M. Amyot écrit : «Sur les 497 individus appréhendés au total (et honorés sur le monument de la SSJB), seules 103 personnes ont été incarcérées injustement pendant cette période. Les 394 autres avaient d’une façon ou d’une autre appuyé, publiquement ou par leurs gestes, les fins violentes du FLQ de faire une révolution marxiste et sécessionniste et de renverser le gouvernement démocratiquement élu du premier ministre Bourassa».
Plus encore, faisant complètement fi de la vérité, M. Amyot écrit que «c’est la conclusion à laquelle en est venu le Protecteur du Citoyen du Québec».
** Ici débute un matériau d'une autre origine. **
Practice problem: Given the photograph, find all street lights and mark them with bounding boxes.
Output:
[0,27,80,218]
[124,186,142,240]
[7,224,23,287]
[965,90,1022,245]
Le Protecteur du Citoyen, Me Louis Marceau, a remis son rapport au ministre québécois de la Justice, M. Jérôme Choquette, en mars 1971. Dans ce rapport, Me Marceau indique qu’il a reçu, au total, 171 plaintes reliées à la rafle policière effectuée en vertu de la Loi sur les mesures de guerre, proclamée par le gouvernement du Canada dans la nuit du 16 octobre 1970. Il recommande au gouvernement du Québec d’indemniser 103 de ces personnes qui ont porté plainte. Il précise que plusieurs plaintes, soumises par des citoyens qui n’ont pas été emprisonnés, «portent sur la mise en cause de la Loi sur les mesures de guerre». Il conclut à ce sujet : «Il s’agit de personnes qui contestent la validité de la loi. Or, cela ne me regarde pas, mais regarde les tribunaux».
435 personnes libérées sans accusation
Ce qu’omet surtout de dire M. Amyot – qui reprend dans son texte des faussetés contenues dans le livre publié par l’ancien ministre québécois William Tetley -, c’est que sur les 497 personnes emprisonnées lors de la Crise d’octobre, 435 ont été libérées sans qu’aucune accusation n’ait été portée contre elles. Cela représente 87,5% des personnes emprisonnées, dont beaucoup ont fait jusqu’à 21 jours de prison avant d’être remises en liberté.
Sur les 62 personnes accusées, 44 ont été acquittées ou ont profité d’une ordonnance générale de nolle prosequi. Celle-ci a bénéficié à 36 personnes accusées, en vertu de la Loi sur les mesures de guerre, d’appartenance au FLQ et de «conspiration séditieuse en vue de renverser le gouvernement du Canada par la force». Ces accusations ont été retirées près de dix mois plus tard, à la suite d’un verdict d’acquittement rendu par le jury dans une cause-type intentée contre Charles Gagnon et Jacques Larue-Langlois. Ce verdict, rendu par de simples citoyens, a été une cinglante rebuffade pour tous ceux qui avaient présenté cinq des inculpés comme les «chefs» de la présumée «insurrection appréhendée» d’octobre 1970. Ces «chefs » présumés étaient le syndicaliste Michel Chartrand, l’avocat Robert Lemieux, le journaliste Jacques Larue-Langlois, ainsi que Pierre Vallières et Charles Gagnon, les leaders du FLQ en 1965-1966. Malgré ce verdict d’acquittement, la théorie d’un grand complot du FLQ avait eu, entre-temps, son effet de choc sur l’opinion publique.
18 personnes condamnées
Finalement,18 personnes ont été condamnées à la suite de la Crise d’octobre, soit 3,6% des personnes emprisonnées. Treize d’entre elles étaient effectivement des membres du FLQ, accusés de complicité avec les ravisseurs de MM. Pierre Laporte et James Cross. Elles ont été condamnées à des peines d’emprisonnement de deux ans et moins, sauf pour le militant indépendantiste bien connu Michel Viger. Celui-ci a écopé d’une peine de 8 ans de prison pour avoir abrité dans sa maison de campagne à Saint-Luc trois des ravisseurs de M. Laporte, dont celui qui était responsable du meurtre non prémédité mais absolument odieux du ministre.
Les 5 autres personnes condamnées l’ont été pour avoir affirmé, verbalement, ou par écrit, leur soutien au FLQ, une organisation déclarée illégale en vertu de la Loi sur les mesures de guerre. Parmi elles, on découvre avec étonnement un professeur de musique d’une école de Granby, qui a même plaidé coupable.
La question reste donc posée : pour en arriver là, était-il nécessaire de promulguer la Loi sur les mesures de guerre ?
Oui, sans aucun doute, pour tenter de casser le mouvement de libération nationale des Québécois et pour «remettre le Québec à sa place», comme l'a si bien dit le leader du Parti Québécois, René Lévesque.
Malgré tout, six ans plus tard, le PQ était élu dans la ferveur et l'espoir. Et il poursuit toujours aujourd’hui, avec patience et courage, la longue bataille pour faire du Québec un pays.